Happy New Year. Right about now, if you’re anything like me, you’re pondering the efficacy and desirability of new years’ resolutions. And if you’re anything like me, and you’ve dabbled in such things in the past, you’ve got a spotty history of success.
There’s nothing magical about the 1-Jan flipping of the calendar, just as there’re no wrong times to turn over a new leaf. But then again there’s some strange comfort in numbers, in knowing that a few million others are resolving right alongside you. And maybe there is something magical about choosing that first day of the year to fix something or lose something or try something new. There are no wrong days for that, true enough, but there probably aren’t any better ones. Symbolically or otherwise.
Still, as I said, the record’s been spotty. That’s my history with resolutions, and I suspect I’m not alone in that.
I’m not entirely sure what my 2013 resolutions amounted to, so it’s difficult to give a progress report. I think I might have resolved to finish a new book sometime throughout the year; if so I’ll take a partial win on that—I completed a novella, at any rate. A pretty short one, actually, so maybe I should just claim a sliver of a win.
To the best of my recollection I didn’t resolve, a year ago, to make that one change so many people resolve to make—the one I’ve resolved to make plenty, on earlier January Firsts, then suffered that spotty follow-through. The phrasing of that resolution varies: get fit, shed pounds, take better care of myself. It’s all the same, though, and the people who pledge to give it a shot, sadly but statistically, have that same spotty likelihood of getting it done and keeping it done.
Statistics be damned, though. It can be done.
It wasn’t a resolution a year ago, but rather a conversation with my doctor in July, that changed things for me. It wasn’t the first time he’d raised the subject, and he’s got my eternal thanks for circling back to it. Family doctors, GPs, have a pretty thankless task in that regard. The majority of their patients need to lose weight. A goodly number of those don’t want to hear about it. At best, it’s an uncomfortable conversation for everyone involved.
The previous time he’d raised the subject I elicited his advice, nodded seriously, then went back to my bad, bad habits. The second time we talked, the problem was more acute. “So what do I need to do?” I asked.
“Carbs,” he said. “Show me someone with a weight problem and I’ll show you someone who has a problem with carbs.”

════════════════

Problems to solve:
**1)** Answer each question from the resolutions text.
(a) What did the writer complete in 2013?
(b) In which month did the talk with the doctor take place?
(c) What one word did the doctor give in reply to "So what do I need to do?"
**2)** List the phrasings the resolutions text gives for the resolution that so many people make.
The items play no part in the work on the resolutions text.

════════════════

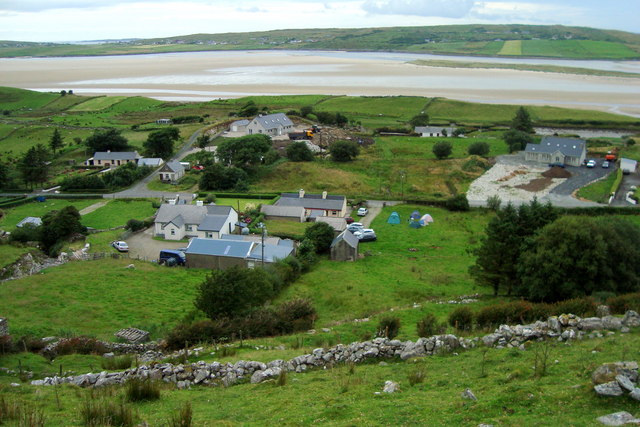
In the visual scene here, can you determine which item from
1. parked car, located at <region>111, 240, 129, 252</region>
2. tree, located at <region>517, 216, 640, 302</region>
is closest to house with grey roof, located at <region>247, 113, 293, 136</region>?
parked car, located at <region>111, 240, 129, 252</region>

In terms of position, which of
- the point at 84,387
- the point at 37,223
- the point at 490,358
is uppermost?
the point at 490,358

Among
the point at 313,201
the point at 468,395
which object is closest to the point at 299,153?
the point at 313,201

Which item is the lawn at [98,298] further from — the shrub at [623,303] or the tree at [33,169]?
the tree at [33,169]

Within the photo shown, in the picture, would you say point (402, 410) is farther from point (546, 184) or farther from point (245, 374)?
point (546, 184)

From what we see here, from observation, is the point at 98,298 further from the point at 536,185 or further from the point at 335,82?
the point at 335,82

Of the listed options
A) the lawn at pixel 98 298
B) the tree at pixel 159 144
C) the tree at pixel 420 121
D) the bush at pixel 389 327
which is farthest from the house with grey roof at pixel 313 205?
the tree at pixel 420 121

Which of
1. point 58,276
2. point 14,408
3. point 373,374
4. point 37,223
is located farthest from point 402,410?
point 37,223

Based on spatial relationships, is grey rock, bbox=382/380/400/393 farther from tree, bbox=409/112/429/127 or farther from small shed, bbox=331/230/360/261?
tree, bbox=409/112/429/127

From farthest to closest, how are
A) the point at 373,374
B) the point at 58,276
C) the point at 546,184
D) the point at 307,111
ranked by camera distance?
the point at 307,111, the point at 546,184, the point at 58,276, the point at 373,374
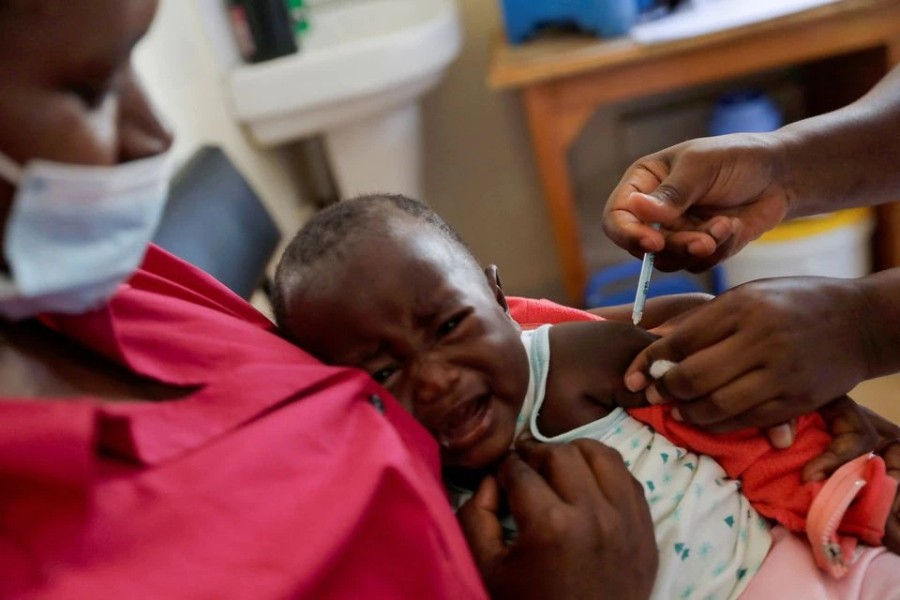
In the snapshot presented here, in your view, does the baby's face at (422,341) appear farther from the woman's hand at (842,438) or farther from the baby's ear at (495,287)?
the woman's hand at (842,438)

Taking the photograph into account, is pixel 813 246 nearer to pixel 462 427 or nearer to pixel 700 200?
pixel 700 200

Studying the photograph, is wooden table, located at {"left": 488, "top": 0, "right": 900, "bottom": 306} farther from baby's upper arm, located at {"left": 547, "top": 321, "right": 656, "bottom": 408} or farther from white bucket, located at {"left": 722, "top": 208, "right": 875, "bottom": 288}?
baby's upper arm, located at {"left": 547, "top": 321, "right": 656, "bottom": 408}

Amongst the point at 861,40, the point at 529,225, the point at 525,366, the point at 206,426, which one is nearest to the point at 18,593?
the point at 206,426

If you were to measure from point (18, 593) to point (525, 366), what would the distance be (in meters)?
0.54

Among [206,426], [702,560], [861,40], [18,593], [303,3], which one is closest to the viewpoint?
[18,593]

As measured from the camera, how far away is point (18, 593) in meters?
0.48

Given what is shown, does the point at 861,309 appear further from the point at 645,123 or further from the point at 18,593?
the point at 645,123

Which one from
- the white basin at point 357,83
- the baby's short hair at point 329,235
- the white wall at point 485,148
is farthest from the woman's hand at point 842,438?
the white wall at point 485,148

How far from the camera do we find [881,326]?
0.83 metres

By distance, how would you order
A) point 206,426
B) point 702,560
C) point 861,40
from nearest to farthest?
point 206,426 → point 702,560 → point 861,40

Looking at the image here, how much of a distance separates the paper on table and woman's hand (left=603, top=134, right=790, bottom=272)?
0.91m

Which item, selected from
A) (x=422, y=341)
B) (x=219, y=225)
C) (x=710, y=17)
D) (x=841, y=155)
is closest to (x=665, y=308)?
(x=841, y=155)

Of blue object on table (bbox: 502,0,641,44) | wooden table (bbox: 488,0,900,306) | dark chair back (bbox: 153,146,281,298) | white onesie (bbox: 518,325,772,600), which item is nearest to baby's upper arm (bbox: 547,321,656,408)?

════════════════

Task solutions:
**1)**
(a) A novella
(b) July
(c) "Carbs"

**2)**
get fit
shed pounds
take better care of myself